Reported by: Teddy Hogeborn <teddy <at> recompile.se>

Date: Sun, 31 May 2015 17:53:03 UTC

Severity: normal

Tags: patch

Merged with 13431

Found in version 24.2

Done: Lars Ingebrigtsen <larsi <at> gnus.org>

Bug is archived. No further changes may be made.

To add a comment to this bug, you must first unarchive it, by sending
a message to control AT debbugs.gnu.org, with unarchive 20704 in the body.
You can then email your comments to 20704 AT debbugs.gnu.org in the normal way.

Toggle the display of automated, internal messages from the tracker.

View this report as an mbox folder, status mbox, maintainer mbox

Report forwarded to bug-gnu-emacs <at> gnu.org:
bug#20704; Package emacs. (Sun, 31 May 2015 17:53:03 GMT) Full text and rfc822 format available.

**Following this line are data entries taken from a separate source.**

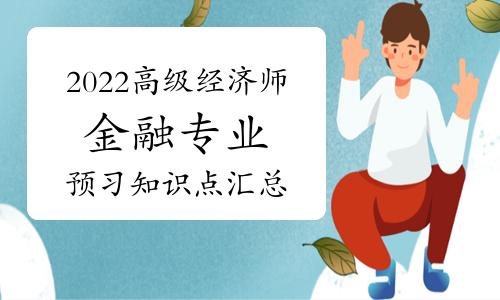 2022年高级经济师《金融》入门知识点汇总(10月27日更新)
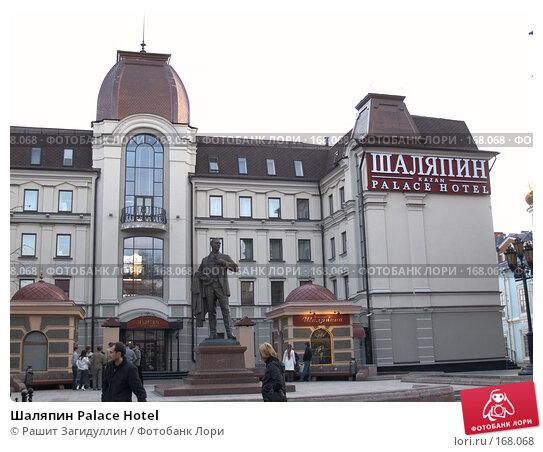 Шаляпин Palace Hotel, фото № 168068, снято 8 апреля 2007 г. (c) Рашит Загидуллин / Фотобанк Лори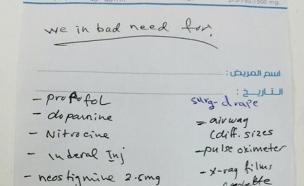 הפתק שהעביר הפצוע לרופאים בארץ (צילום: חדשות 2)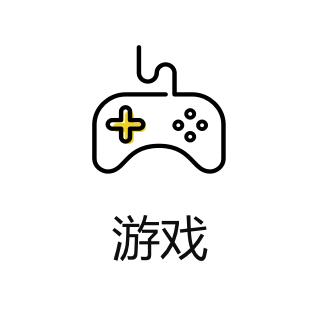 makelog创客主题:游戏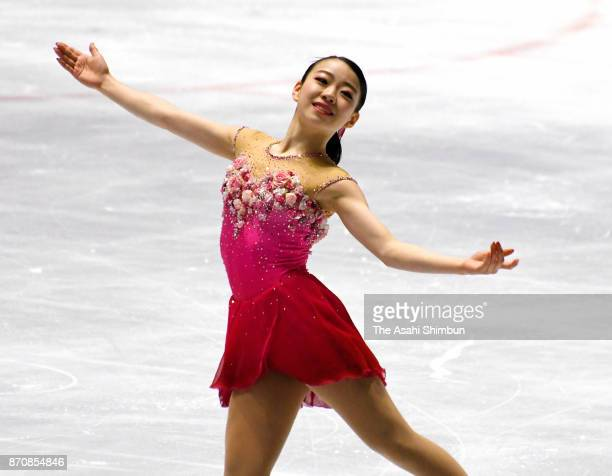 Rika Kihira competes in the Ladies Singles Short Program during day three of the 43rd West Japan Figure Skating Championships at Accion Fukuoka on...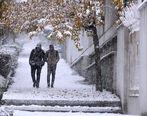 کدام استانها باران و برف خواهند داشت؟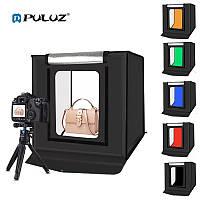 Лайткуб Фотокуб Photobox Лайтбокс Софтбокс світловий 40х40х40 +6 фонів Puluz для предметної зйомки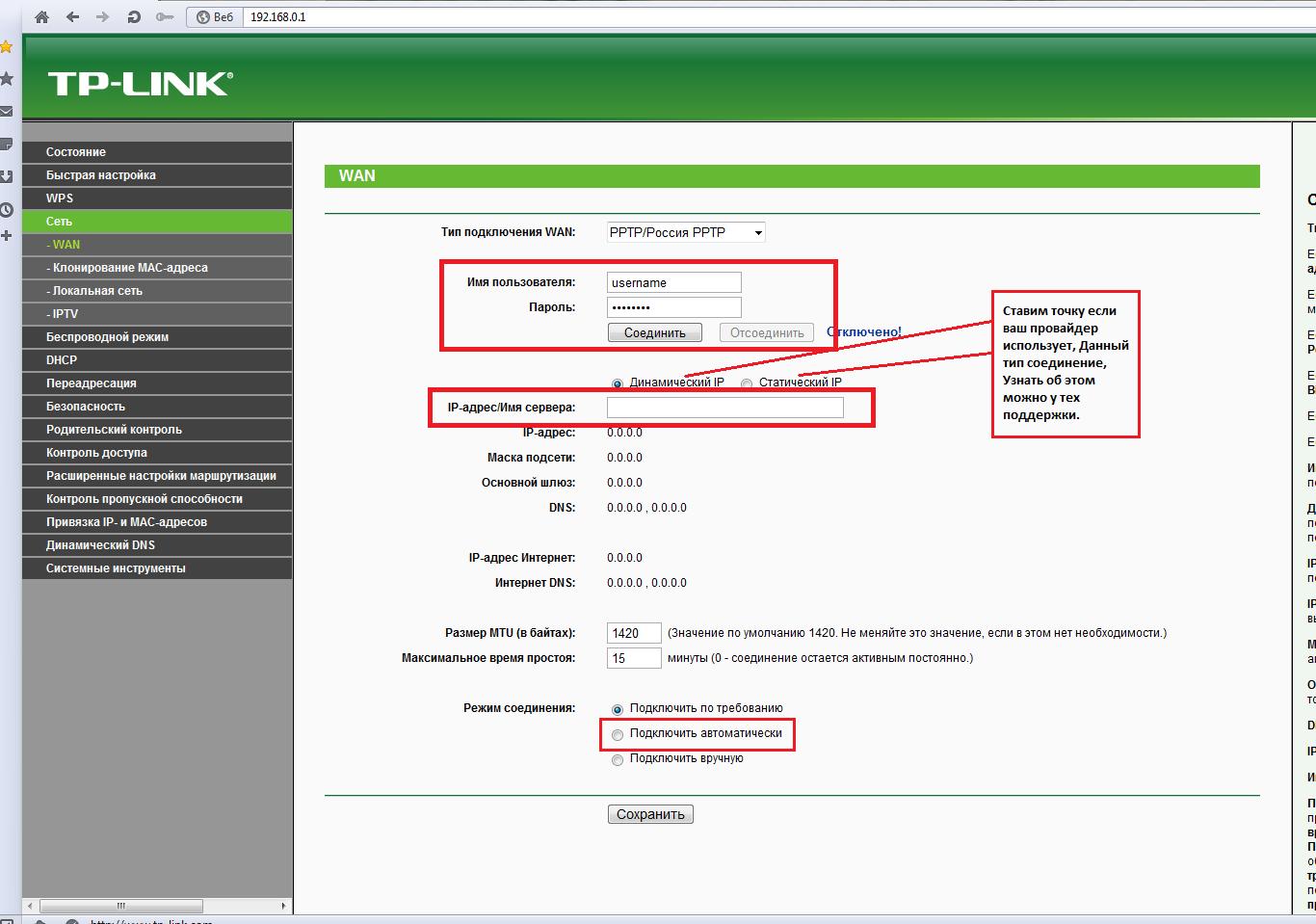 nastroika tp link tl wr740n-Состояние-PPTP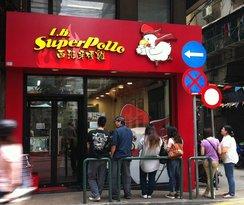L.B. SuperPollo Pak Kap Chao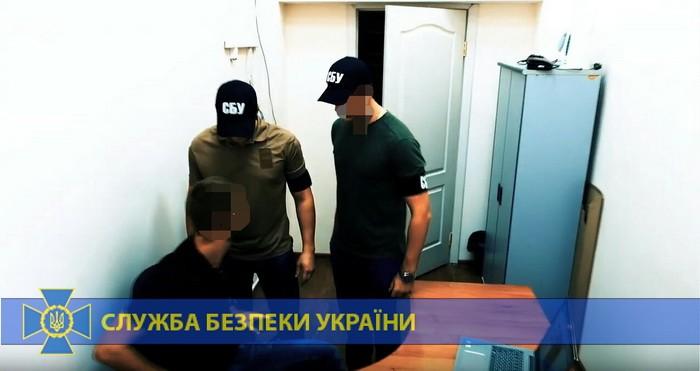 СБУ блокувала діяльність хакерського угруповання, підконтрольного ФСБ РФ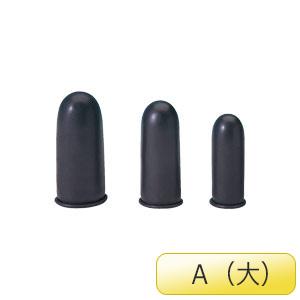 指サック 導電ペブル (うす) 大 100個/袋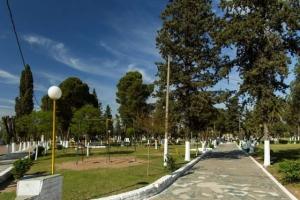 Buena Esperanza, Provincia de San Luis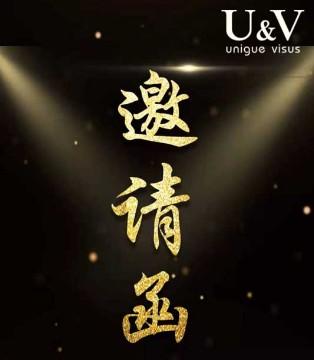 """2019年U&V""""百万收益联营商""""论坛即将盛大开启"""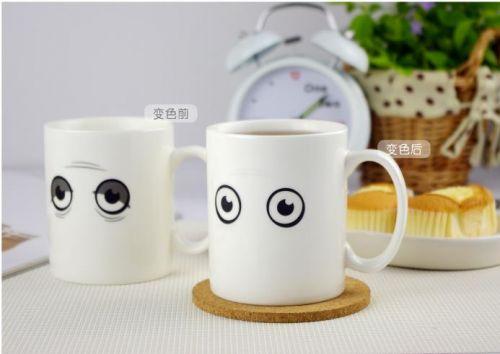 wake up tasse kaffee w rmeeffekt becher animiert. Black Bedroom Furniture Sets. Home Design Ideas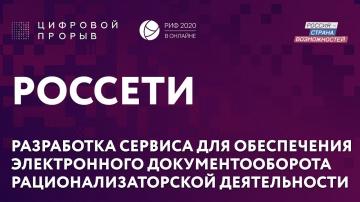 Цифровой прорыв: РОССЕТИ - видео
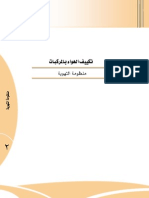 منظومة التهوية.pdf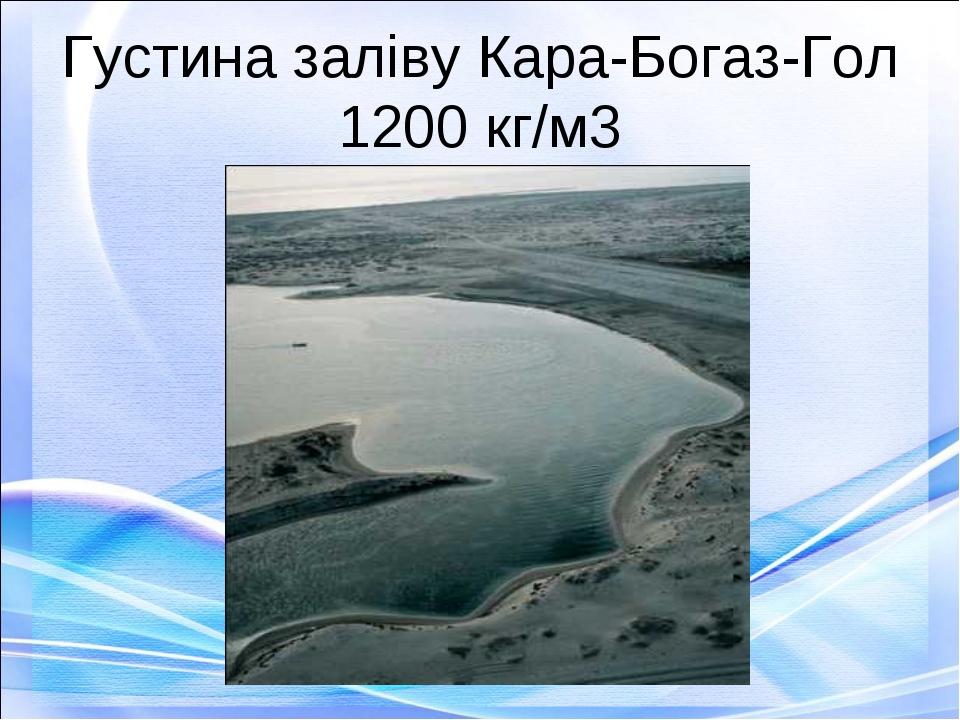 Густина заліву Кара-Богаз-Гол 1200 кг/м3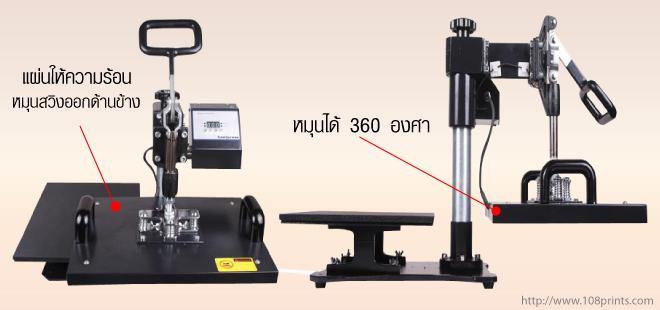 เครื่องรีดร้อนแผ่นเรียบ, เครื่องพิมพ์ภาพลงบนวัสดุแผ่นเรียบ, เครื่องสกรีนเสื้อยืด, เครื่องปริ้นเสื้อ, เครื่องพิมพ์ภาพลงเคส, เครื่องพิมพ์ภาพบนเสื้อ, เครื่องพิมพ์ตรงลงบนวัสดุ, เครื่องพิมพ์สกรีนเสื้อ, เครื่องพิมพ์ภาพลงเคส iPhone, กระเบื้องพิมพ์ภาพ, งานพิมพ์รูปลงวัสดุ, สกรีนวัสดุผิวเรียบ, พิมพ์ภาพลงเคสมือถือ, พิมพ์รูปลงวัสดุ, การพิมพ์ภาพลงบนวัสดุ, วิธีพิมพ์ภาพลงบนวัสดุ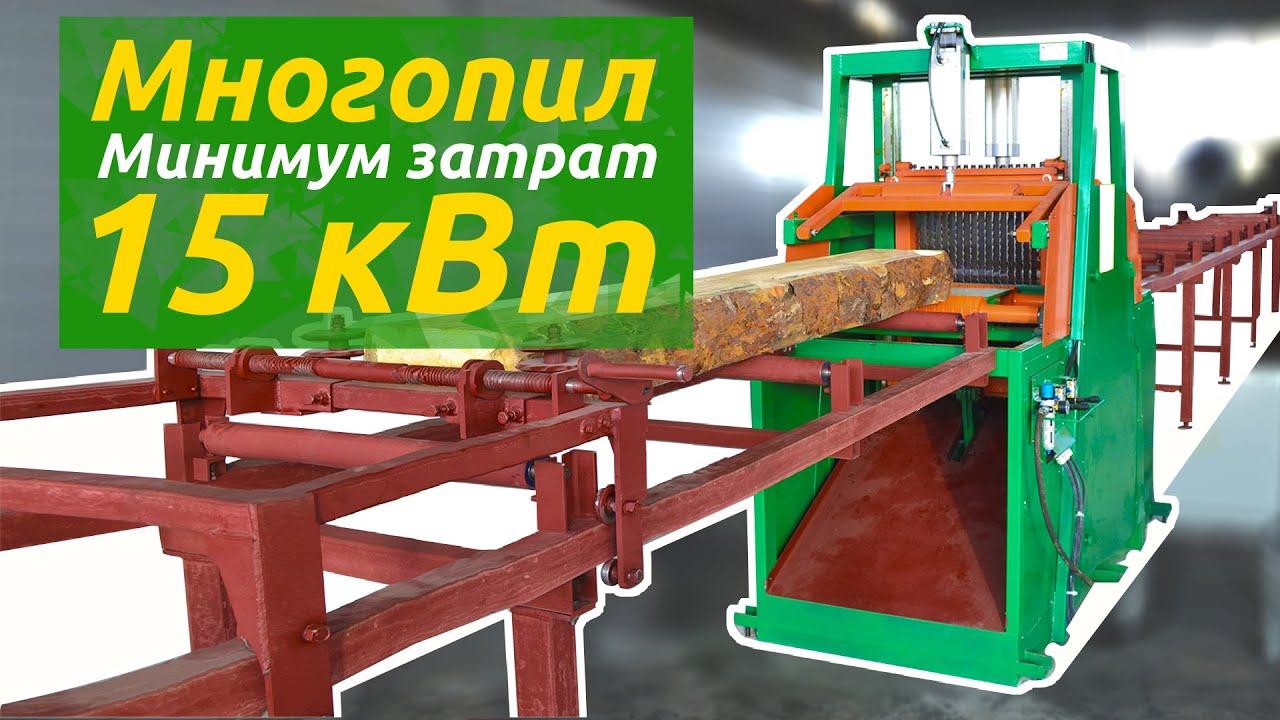 Многопил Магр СРП 160 - YouTube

Acknowledgement sent to Teddy Hogeborn <teddy <at> recompile.se>:
New bug report received and forwarded. Copy sent to bug-gnu-emacs <at> gnu.org. (Sun, 31 May 2015 17:53:04 GMT) Full text and rfc822 format available.

Message #5 received at submit <at> debbugs.gnu.org (full text, mbox):

From: Teddy Hogeborn <teddy <at> recompile.se>
To: bug-gnu-emacs <at> gnu.org
Subject: info.el bug fix; Interprets Info format wrongly
Date: Sun, 31 May 2015 16:54:05 +0200

[Message part 1 (text/plain, inline)]

The Info file format (see (texinfo)Info Format Tag Table.)  is
documented as having the reference position in bytes.  However, the
info.el functions "Info-find-in-tag-table-1", "Info-read-subfile", and
"Info-search" reads the byte value and adds it to (point-min), which is
a character position, not a byte position.  This causes the Emacs Info
reader to jump to the wrong position in Info files with a lot of
non-ascii characters.  Solution: Convert the read value to position
using byte-to-position:

diff --git a/lisp/info.el b/lisp/info.el
index 80428e7..b179510 100644
--- a/lisp/info.el
+++ b/lisp/info.el
@@ -1020,7 +1020,8 @@ which the match was found."
       (beginning-of-line)
       (when (re-search-forward regexp nil t)
 	(list (string-equal "Ref:" (match-string 1))
-	      (+ (point-min) (read (current-buffer)))
+	      (+ (point-min) (byte-to-position
+                              (read (current-buffer))))
 	      major-mode)))))
 
 (defun Info-find-in-tag-table (marker regexp &optional strict-case)
@@ -1523,7 +1524,9 @@ is non-nil)."
 			thisfilepos thisfilename)
 		    (search-forward ": ")
 		    (setq thisfilename  (buffer-substring beg (- (point) 2)))
-		    (setq thisfilepos (+ (point-min) (read (current-buffer))))
+		    (setq thisfilepos (+ (point-min)
+                                         (byte-to-position
+                                          (read (current-buffer)))))
 		    ;; read in version 19 stops at the end of number.
 		    ;; Advance to the next line.
 		    (forward-line 1)
@@ -2013,9 +2016,11 @@ If DIRECTION is `backward', search in the reverse direction."
 		        (re-search-backward "\\(^.*\\): [0-9]+$")
 		      (re-search-forward "\\(^.*\\): [0-9]+$"))
 		    (goto-char (+ (match-end 1) 2))
-		    (setq list (cons (cons (+ (point-min)
-					      (read (current-buffer)))
-					   (match-string-no-properties 1))
+		    (setq list (cons (cons
+                                      (+ (point-min)
+                                         (byte-to-position
+                                          (read (current-buffer))))
+                                      (match-string-no-properties 1))
 				     list))
 		    (goto-char (if backward
                                    (1- (match-beginning 0))

Suggested ChangeLog:

----
Convert reference byte positions from Info file to character position.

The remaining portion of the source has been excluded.